Denys Arcand était à Tout le monde en parle vendredi. Tout le monde en convient, c’est notre plus grand cinéaste.


Son œuvre, passionnante, est celle d’un observateur exceptionnel de nos sociétés, qu’il analyse avec une lucidité qui peut aller jusqu’à la cruauté. Il médite sur le Québec et sur le déclin des civilisations avec un étrange mélange de cynisme et de mélancolie.


Cinéma


Il a brillé dans le documentaire comme dans la fiction. Qu’il s’agisse de Québec : Duplessis et après, du Confort et de l’indifférence, du Déclin de l’empire américain, des Invasions barbares ou de L’âge des ténèbres, on peut revoir ses films comme on relit de grands livres.


C’est un libre-penseur, un vrai, qui ne se laisse pas intimider par la mode idéologique du moment.

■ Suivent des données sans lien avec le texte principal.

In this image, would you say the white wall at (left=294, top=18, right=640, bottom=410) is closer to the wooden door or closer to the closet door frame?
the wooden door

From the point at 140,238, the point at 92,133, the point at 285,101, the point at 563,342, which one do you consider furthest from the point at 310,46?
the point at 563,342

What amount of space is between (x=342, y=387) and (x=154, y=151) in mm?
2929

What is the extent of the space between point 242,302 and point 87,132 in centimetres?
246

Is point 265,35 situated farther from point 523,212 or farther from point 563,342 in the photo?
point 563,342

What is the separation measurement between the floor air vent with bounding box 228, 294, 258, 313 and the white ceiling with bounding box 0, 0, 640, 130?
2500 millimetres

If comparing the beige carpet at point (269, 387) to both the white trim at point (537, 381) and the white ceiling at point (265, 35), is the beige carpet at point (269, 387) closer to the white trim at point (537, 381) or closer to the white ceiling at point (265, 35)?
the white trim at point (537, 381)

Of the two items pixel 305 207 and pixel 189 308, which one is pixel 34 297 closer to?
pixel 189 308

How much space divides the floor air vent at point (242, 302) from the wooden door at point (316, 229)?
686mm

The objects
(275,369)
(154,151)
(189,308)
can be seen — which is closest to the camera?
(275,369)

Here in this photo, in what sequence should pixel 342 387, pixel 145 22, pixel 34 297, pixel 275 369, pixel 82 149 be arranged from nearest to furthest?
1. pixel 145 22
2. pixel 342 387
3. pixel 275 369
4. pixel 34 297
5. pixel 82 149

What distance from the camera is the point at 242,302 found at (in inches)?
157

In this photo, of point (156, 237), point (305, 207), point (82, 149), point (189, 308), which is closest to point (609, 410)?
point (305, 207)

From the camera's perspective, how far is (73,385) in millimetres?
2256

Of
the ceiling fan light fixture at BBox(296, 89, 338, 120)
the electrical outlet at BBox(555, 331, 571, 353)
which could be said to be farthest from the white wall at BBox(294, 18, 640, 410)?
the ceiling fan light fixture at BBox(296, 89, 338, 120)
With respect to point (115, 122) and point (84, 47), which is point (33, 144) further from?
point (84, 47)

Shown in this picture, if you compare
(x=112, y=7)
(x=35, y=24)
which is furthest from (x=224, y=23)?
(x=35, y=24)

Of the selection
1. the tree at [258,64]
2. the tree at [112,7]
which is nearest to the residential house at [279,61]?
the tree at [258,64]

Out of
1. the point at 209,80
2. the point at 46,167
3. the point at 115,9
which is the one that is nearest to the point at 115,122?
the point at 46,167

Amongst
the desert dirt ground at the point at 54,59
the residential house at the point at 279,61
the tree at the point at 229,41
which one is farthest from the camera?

Toute sa vie, il s’est tenu à l’écart du troupeau, sans jamais devenir le mouton noir.


Quoi qu’il en soit, lors de son passage à Tout le monde en parle, il était brillant, notamment lorsqu’on l’a questionné sur la parité.


On le sait, ces temps-ci, nous assistons à une campagne de presse massive pour nous y convertir de force.


On veut l’appliquer en politique, dans le milieu des affaires et dans le milieu des arts. On veut nous faire croire qu’il s’agit d’une urgence nationale et que celui qui s’y oppose témoigne en fait de son hostilité à l’égard des femmes. Qui n’est pas féministe n’est pas fréquentable.


C’est dans ce contexte qu’Arcand a dû se prononcer. Il a misé sur l’humour. Il a misé sur l’antiphrase en disant qu’il s’agissait d’une idée géniale tout en nous laissant comprendre qu’il pensait exactement le contraire. C’est ainsi qu’on évite de trébucher sur une question piégée tout en faisant savoir ce qu’on pense.


Cette petite séquence en dit beaucoup sur le climat médiatique dans lequel nous évoluons.


Il y a des questions sur lesquelles, fondamentalement, nous devons nous soumettre à une forme d’idéologie officielle qui ne dit pas son nom. Nous sommes à l’heure d’un féminisme aussi autoritaire que triomphant. Il faut parler comme ses militants en chef ou se taire.


Qui soutiendrait que l’égalité entre les hommes et les femmes, globalement, est davantage une réalité qu’un lointain horizon se ferait fermer le caquet. Qui dirait qu’il n’y a plus de sexisme systémique dans notre société subirait le même sort. On refusera même d’écouter ses arguments. On lui fera comprendre qu’il doit se taire.


Il faut dire que les sujets interdits sont nombreux.


Courage


Mais la question s’impose : pourquoi le politiquement correct s’impose-t-il aussi facilement ?


En bonne partie, parce qu’ils sont peu nombreux à lui résister vraiment. Chacun sait qu’il peut risquer sa réputation ou même sa carrière s’il se décide à le défier ouvertement. Alors chacun se couche en reportant le courage pour un autre jour.


Mais il arrive un moment où la vie publique devient irrespirable. C’est la grande noirceur version 2018.


Voilà pourquoi lorsqu’un homme libre comme Arcand se tient debout et déjoue les censeurs, nous sommes en droit de l’applaudir franchement.